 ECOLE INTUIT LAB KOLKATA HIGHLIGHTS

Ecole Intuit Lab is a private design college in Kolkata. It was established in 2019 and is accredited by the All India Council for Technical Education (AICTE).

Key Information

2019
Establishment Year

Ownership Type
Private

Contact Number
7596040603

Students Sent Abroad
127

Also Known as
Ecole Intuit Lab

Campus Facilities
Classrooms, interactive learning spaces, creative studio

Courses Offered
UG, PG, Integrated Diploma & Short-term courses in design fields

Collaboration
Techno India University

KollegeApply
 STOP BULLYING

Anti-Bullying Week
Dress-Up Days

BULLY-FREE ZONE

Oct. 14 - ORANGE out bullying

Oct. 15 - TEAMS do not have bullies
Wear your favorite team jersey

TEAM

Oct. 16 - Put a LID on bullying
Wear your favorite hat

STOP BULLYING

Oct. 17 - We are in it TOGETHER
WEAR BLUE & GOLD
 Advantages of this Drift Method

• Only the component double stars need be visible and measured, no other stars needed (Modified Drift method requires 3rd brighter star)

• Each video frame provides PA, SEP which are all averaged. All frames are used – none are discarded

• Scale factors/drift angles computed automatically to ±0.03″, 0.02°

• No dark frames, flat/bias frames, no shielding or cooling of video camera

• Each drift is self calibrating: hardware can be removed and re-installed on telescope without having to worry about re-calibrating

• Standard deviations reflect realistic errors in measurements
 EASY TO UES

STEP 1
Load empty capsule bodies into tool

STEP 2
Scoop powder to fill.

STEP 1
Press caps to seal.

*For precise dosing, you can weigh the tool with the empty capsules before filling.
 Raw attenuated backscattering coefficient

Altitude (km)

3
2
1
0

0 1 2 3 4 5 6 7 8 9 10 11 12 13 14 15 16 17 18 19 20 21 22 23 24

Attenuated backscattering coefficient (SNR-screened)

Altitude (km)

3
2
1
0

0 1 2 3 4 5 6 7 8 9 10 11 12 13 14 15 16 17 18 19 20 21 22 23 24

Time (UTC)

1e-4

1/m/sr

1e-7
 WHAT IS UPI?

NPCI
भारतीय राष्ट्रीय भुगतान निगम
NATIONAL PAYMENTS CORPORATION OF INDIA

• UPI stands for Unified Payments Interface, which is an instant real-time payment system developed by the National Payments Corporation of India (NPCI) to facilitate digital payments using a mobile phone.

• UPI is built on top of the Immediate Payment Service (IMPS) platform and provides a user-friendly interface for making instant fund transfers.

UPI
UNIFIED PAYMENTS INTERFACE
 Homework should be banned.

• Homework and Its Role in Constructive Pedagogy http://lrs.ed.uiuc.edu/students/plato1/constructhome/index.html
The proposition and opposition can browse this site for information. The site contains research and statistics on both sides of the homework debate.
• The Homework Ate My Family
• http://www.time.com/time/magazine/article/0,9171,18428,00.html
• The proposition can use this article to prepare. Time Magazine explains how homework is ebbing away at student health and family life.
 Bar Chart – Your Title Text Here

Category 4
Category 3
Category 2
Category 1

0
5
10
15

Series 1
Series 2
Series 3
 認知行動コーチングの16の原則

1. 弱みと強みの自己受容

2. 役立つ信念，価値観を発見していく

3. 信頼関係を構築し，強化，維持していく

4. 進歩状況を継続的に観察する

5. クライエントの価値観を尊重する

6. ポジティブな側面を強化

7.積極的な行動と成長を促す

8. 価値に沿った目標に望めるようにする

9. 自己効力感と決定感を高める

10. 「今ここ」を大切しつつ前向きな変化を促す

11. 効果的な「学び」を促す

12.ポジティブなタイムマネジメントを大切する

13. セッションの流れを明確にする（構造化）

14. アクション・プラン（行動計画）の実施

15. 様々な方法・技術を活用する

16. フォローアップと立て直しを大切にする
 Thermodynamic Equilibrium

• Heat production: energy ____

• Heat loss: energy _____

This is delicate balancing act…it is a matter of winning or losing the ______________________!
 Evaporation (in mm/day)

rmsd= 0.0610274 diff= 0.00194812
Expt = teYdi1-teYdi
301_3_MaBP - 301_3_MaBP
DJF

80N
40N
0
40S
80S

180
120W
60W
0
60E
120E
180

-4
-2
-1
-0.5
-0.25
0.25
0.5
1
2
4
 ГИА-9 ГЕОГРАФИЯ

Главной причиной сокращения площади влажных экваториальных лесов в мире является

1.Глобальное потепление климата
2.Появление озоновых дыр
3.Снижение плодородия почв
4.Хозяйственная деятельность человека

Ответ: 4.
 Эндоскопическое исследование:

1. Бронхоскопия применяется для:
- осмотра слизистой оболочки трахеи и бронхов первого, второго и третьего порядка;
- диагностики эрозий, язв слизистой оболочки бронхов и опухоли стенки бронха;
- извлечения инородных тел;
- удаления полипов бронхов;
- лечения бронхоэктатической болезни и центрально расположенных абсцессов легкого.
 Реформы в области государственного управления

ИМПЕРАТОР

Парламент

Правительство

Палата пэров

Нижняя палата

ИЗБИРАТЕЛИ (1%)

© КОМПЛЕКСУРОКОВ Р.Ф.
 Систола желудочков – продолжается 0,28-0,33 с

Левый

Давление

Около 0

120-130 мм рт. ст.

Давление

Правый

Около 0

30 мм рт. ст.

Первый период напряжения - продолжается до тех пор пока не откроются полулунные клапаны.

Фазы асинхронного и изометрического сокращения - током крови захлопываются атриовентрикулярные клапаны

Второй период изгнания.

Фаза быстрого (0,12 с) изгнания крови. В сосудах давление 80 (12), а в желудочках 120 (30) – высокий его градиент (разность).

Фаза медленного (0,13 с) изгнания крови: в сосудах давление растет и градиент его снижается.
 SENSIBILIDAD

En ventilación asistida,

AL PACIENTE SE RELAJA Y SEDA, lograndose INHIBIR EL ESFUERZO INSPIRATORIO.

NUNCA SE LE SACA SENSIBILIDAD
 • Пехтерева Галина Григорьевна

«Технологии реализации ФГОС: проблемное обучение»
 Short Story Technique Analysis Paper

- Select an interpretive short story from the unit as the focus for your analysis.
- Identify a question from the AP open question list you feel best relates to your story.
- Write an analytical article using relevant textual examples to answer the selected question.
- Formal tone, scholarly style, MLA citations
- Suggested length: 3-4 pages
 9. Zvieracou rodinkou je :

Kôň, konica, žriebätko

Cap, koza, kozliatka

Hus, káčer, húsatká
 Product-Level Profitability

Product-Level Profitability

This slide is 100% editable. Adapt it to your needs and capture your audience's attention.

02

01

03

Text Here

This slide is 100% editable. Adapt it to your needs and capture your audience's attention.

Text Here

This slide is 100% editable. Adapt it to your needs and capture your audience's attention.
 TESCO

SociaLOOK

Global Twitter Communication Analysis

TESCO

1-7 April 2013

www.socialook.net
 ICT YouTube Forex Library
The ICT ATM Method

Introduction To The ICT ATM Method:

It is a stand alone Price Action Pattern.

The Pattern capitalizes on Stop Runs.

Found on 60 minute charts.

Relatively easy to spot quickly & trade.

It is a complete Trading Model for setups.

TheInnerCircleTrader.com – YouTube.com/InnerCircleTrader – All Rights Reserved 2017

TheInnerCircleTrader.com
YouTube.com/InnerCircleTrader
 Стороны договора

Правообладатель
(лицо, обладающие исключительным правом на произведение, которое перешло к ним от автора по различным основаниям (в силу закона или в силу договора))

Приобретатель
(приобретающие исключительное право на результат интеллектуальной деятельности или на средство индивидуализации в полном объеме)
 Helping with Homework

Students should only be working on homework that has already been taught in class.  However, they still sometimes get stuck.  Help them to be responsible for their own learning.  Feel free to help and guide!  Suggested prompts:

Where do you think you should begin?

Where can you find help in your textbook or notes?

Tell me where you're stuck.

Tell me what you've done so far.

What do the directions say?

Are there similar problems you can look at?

• • • • •

(Aim of the exercise): Repeat the data verbatim.

(Solution for this problem):
 ECOLE INTUIT LAB KOLKATA HIGHLIGHTS

Ecole Intuit Lab is a private design college in Kolkata. It was established in 2019 and is accredited by the All India Council for Technical Education (AICTE).

Key Information

2019
Establishment Year

Ownership Type
Private

Contact Number
7596040603

Students Sent Abroad
127

Also Known as
Ecole Intuit Lab

Campus Facilities
Classrooms, interactive learning spaces, creative studio

Courses Offered
UG, PG, Integrated Diploma & Short-term courses in design fields

Collaboration
Techno India University

KollegeApply
 STOP BULLYING

Anti-Bullying Week
Dress-Up Days

BULLY-FREE ZONE

Oct. 14 - ORANGE out bullying

Oct. 15 - TEAMS do not have bullies
Wear your favorite team jersey

TEAM

Oct. 16 - Put a LID on bullying
Wear your favorite hat

STOP BULLYING

Oct. 17 - We are in it TOGETHER
WEAR BLUE & GOLD
 Advantages of this Drift Method

• Only the component double stars need be visible and measured, no other stars needed (Modified Drift method requires 3rd brighter star)

• Each video frame provides PA, SEP which are all averaged. All frames are used – none are discarded

• Scale factors/drift angles computed automatically to ±0.03″, 0.02°

• No dark frames, flat/bias frames, no shielding or cooling of video camera

• Each drift is self calibrating: hardware can be removed and re-installed on telescope without having to worry about re-calibrating

• Standard deviations reflect realistic errors in measurements
 EASY TO UES

STEP 1
Load empty capsule bodies into tool

STEP 2
Scoop powder to fill.

STEP 1
Press caps to seal.

*For precise dosing, you can weigh the tool with the empty capsules before filling.
 Raw attenuated backscattering coefficient

Altitude (km)

3
2
1
0

0 1 2 3 4 5 6 7 8 9 10 11 12 13 14 15 16 17 18 19 20 21 22 23 24

Attenuated backscattering coefficient (SNR-screened)

Altitude (km)

3
2
1
0

0 1 2 3 4 5 6 7 8 9 10 11 12 13 14 15 16 17 18 19 20 21 22 23 24

Time (UTC)

1e-4

1/m/sr

1e-7
 WHAT IS UPI?

NPCI
भारतीय राष्ट्रीय भुगतान निगम
NATIONAL PAYMENTS CORPORATION OF INDIA

• UPI stands for Unified Payments Interface, which is an instant real-time payment system developed by the National Payments Corporation of India (NPCI) to facilitate digital payments using a mobile phone.

• UPI is built on top of the Immediate Payment Service (IMPS) platform and provides a user-friendly interface for making instant fund transfers.

UPI
UNIFIED PAYMENTS INTERFACE
 Homework should be banned.

• Homework and Its Role in Constructive Pedagogy http://lrs.ed.uiuc.edu/students/plato1/constructhome/index.html
The proposition and opposition can browse this site for information. The site contains research and statistics on both sides of the homework debate.
• The Homework Ate My Family
• http://www.time.com/time/magazine/article/0,9171,18428,00.html
• The proposition can use this article to prepare. Time Magazine explains how homework is ebbing away at student health and family life.
 Bar Chart – Your Title Text Here

Category 4
Category 3
Category 2
Category 1

0
5
10
15

Series 1
Series 2
Series 3
 認知行動コーチングの16の原則

1. 弱みと強みの自己受容

2. 役立つ信念，価値観を発見していく

3. 信頼関係を構築し，強化，維持していく

4. 進歩状況を継続的に観察する

5. クライエントの価値観を尊重する

6. ポジティブな側面を強化

7.積極的な行動と成長を促す

8. 価値に沿った目標に望めるようにする

9. 自己効力感と決定感を高める

10. 「今ここ」を大切しつつ前向きな変化を促す

11. 効果的な「学び」を促す

12.ポジティブなタイムマネジメントを大切する

13. セッションの流れを明確にする（構造化）

14. アクション・プラン（行動計画）の実施

15. 様々な方法・技術を活用する

16. フォローアップと立て直しを大切にする
 Thermodynamic Equilibrium

• Heat production: energy ____

• Heat loss: energy _____

This is delicate balancing act…it is a matter of winning or losing the ______________________!
 Evaporation (in mm/day)

rmsd= 0.0610274 diff= 0.00194812
Expt = teYdi1-teYdi
301_3_MaBP - 301_3_MaBP
DJF

80N
40N
0
40S
80S

180
120W
60W
0
60E
120E
180

-4
-2
-1
-0.5
-0.25
0.25
0.5
1
2
4
 ГИА-9 ГЕОГРАФИЯ

Главной причиной сокращения площади влажных экваториальных лесов в мире является

1.Глобальное потепление климата
2.Появление озоновых дыр
3.Снижение плодородия почв
4.Хозяйственная деятельность человека

Ответ: 4.
 Эндоскопическое исследование:

1. Бронхоскопия применяется для:
- осмотра слизистой оболочки трахеи и бронхов первого, второго и третьего порядка;
- диагностики эрозий, язв слизистой оболочки бронхов и опухоли стенки бронха;
- извлечения инородных тел;
- удаления полипов бронхов;
- лечения бронхоэктатической болезни и центрально расположенных абсцессов легкого.
 Реформы в области государственного управления

ИМПЕРАТОР

Парламент

Правительство

Палата пэров

Нижняя палата

ИЗБИРАТЕЛИ (1%)

© КОМПЛЕКСУРОКОВ Р.Ф.
 Систола желудочков – продолжается 0,28-0,33 с

Левый

Давление

Около 0

120-130 мм рт. ст.

Давление

Правый

Около 0

30 мм рт. ст.

Первый период напряжения - продолжается до тех пор пока не откроются полулунные клапаны.

Фазы асинхронного и изометрического сокращения - током крови захлопываются атриовентрикулярные клапаны

Второй период изгнания.

Фаза быстрого (0,12 с) изгнания крови. В сосудах давление 80 (12), а в желудочках 120 (30) – высокий его градиент (разность).

Фаза медленного (0,13 с) изгнания крови: в сосудах давление растет и градиент его снижается.
 SENSIBILIDAD

En ventilación asistida,

AL PACIENTE SE RELAJA Y SEDA, lograndose INHIBIR EL ESFUERZO INSPIRATORIO.

NUNCA SE LE SACA SENSIBILIDAD
 • Пехтерева Галина Григорьевна

«Технологии реализации ФГОС: проблемное обучение»
 Short Story Technique Analysis Paper

- Select an interpretive short story from the unit as the focus for your analysis.
- Identify a question from the AP open question list you feel best relates to your story.
- Write an analytical article using relevant textual examples to answer the selected question.
- Formal tone, scholarly style, MLA citations
- Suggested length: 3-4 pages
 9. Zvieracou rodinkou je :

Kôň, konica, žriebätko

Cap, koza, kozliatka

Hus, káčer, húsatká
 Product-Level Profitability

Product-Level Profitability

This slide is 100% editable. Adapt it to your needs and capture your audience's attention.

02

01

03

Text Here

This slide is 100% editable. Adapt it to your needs and capture your audience's attention.

Text Here

This slide is 100% editable. Adapt it to your needs and capture your audience's attention.
 TESCO

SociaLOOK

Global Twitter Communication Analysis

TESCO

1-7 April 2013

www.socialook.net
 ICT YouTube Forex Library
The ICT ATM Method

Introduction To The ICT ATM Method:

It is a stand alone Price Action Pattern.

The Pattern capitalizes on Stop Runs.

Found on 60 minute charts.

Relatively easy to spot quickly & trade.

It is a complete Trading Model for setups.

TheInnerCircleTrader.com – YouTube.com/InnerCircleTrader – All Rights Reserved 2017

TheInnerCircleTrader.com
YouTube.com/InnerCircleTrader
 Стороны договора

Правообладатель
(лицо, обладающие исключительным правом на произведение, которое перешло к ним от автора по различным основаниям (в силу закона или в силу договора))

Приобретатель
(приобретающие исключительное право на результат интеллектуальной деятельности или на средство индивидуализации в полном объеме)
 Helping with Homework

Students should only be working on homework that has already been taught in class.  However, they still sometimes get stuck.  Help them to be responsible for their own learning.  Feel free to help and guide!  Suggested prompts:

Where do you think you should begin?

Where can you find help in your textbook or notes?

Tell me where you're stuck.

Tell me what you've done so far.

What do the directions say?

Are there similar problems you can look at?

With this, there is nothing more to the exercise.